Trecho fornecido
Gestão Democrática na Escola



GESTÃO DEMOCRÁTICA DA ESCOLA COMO INSTRUMENTO EM PROL DA TRANSFORMAÇÃO SOCIAL















DEBORAH ARANTES

SÃO JOSÉ DOS CAMPOS
2009

INTRODUÇÃO

O presente trabalho tem por finalidade analisar e fazer considerações sobre o caráter inovador e democrático da gestão escolar; suas especificidades e limitações, pois o seu grau de inovação é questionável visto que este modelo tende a imitar as idéias e práticas da gestão empresarial, desviando-se da elaboração de alternativas administrativas adequadas para o setor público,e, sua função social, interagindo com a comunidade em que está inserida.



O CARÁTER INOVADOR DA GESTÃO DEMOCRÁTICA

Nos últimos tempos muito se tem falado em uma gestão democrática como sendo a solução para abolir de vez o autoritarismo, descentralizando o poder e buscando, assim, fazer com que todas as pessoas envolvidas no processo educacional tornem-se corresponsáveis na construção de uma escola mais autônoma e emancipatória e por conseguinte, contribuir eficazmente com a transformação da sociedade.
A LDB, em seus artigos 14 e 15, apresenta as seguintes determinações:
Art. 14 ? Os sistemas de ensino definirão as normas da gestão democrática do ensino público na educação básica, de acordo com as suas peculiaridades e conforme os seguintes princípios:
I. participação dos profissionais da educação na elaboração do projeto pedagógico da escola;
II. participação das comunidades escolar e local em conselhos escolares ou equivalentes. (...)
Art. 15 ? Os sistemas de ensino assegurarão às unidades escolares públicas de educação básica que os integram progressivos graus de autonomia pedagógica e administrativa e de gestão financeira, observadas as normas de direito financeiro público.

Material
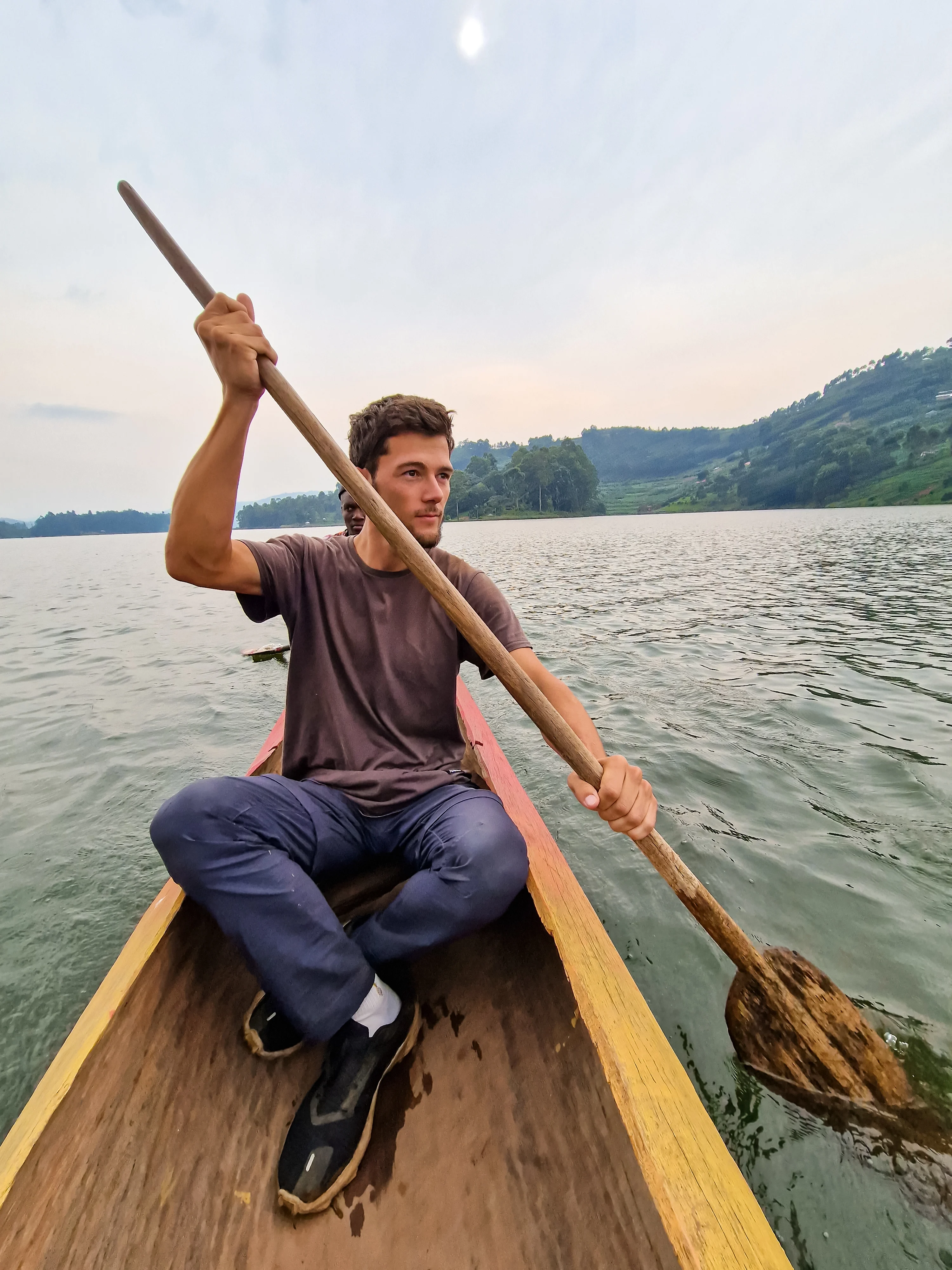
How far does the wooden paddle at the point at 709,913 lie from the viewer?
6.75 ft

Objetivo da tarefa
Por favor, continue o texto sobre gestão democrática na escola logo após a citação do Art. 15 da LDB, com que ele termina.

Resultado
Segundo WITTMANN, em seu livro Gestão Democrática:
"a gestão democrática da educação é cada vez mais exigida para que a escola cumpra sua função educativa. O crescimento desta exigência decorre da própria essencialidade do trabalho pedagógico e do contexto no qual a educação se realiza" (2007, p.11)

Sabemos que, desde o início dos tempos, a educação teve inúmeros papéis na sociedade, baseados nas circunstâncias e nas condições que eram exigidas em cada época. Nos primórdios da humanidade a educação passada de pai para filho, em que a cultura precisava ser preservada, não exigia nenhum tipo de gestão, a não ser a hierarquia que deveria ser obedecida. Com a evolução humana, o conhecimento começou a ser valorizado, tanto que para ser transmitido necessitava-se de pessoas especializadas, mais tarde instituições, e instituições necessitavam de organização de direção. Uma direção que organizasse, escolhesse quem seriam os mestres, os alunos, e que tudo isso estivesse sob o seu comando para que o sucesso fosse garantido. Surge então uma gestão autoritária, certa de seus princípios, e muito disciplinados.
Com o passar dos tempos, com a Revolução Industrial, o conhecimento incorpora-se a necessidade de mercado, e a educação procura adequar-se às novas exigências. Surge uma educação mercadológica, em que é preciso a todo custo que o conhecimento pronto, técnico e acabado fosse transmitido àqueles que teriam condições de ser um ótimo operário, que saiba exatamente o que fazer e contribua, de forma prática, para o crescimento da industrialização e da sociedade capitalista.
Porém quantas mudanças desde a Revolução Industrial para os nossos dias! Palavras e nomes como Martin Luther King, Nelson Mandela, Revolução Feminista, Green Peace, queda do muro de Berlim, Praça de Pequim, Palestina, Transplantes de órgãos, Lei contra o preconceito racial, Inclusão Social,o Primeiro Presidente Negro dos EUA, entre tantos outros, fizeram com que a educação não parasse no tempo. Cada vez mais exigiu-se que a educação acompanhasse as evoluções pelas quais a humanidade estava passando. Quanto esses assuntos foram comentados nas escolas, quantas passeatas e movimentos sociais tiveram início justamente dentro das escolas, mesmo que fossem reprimidas?
A educação é mutável. Se assim não fosse, não mais existiria. Mas a sua essência precisa ser preservada.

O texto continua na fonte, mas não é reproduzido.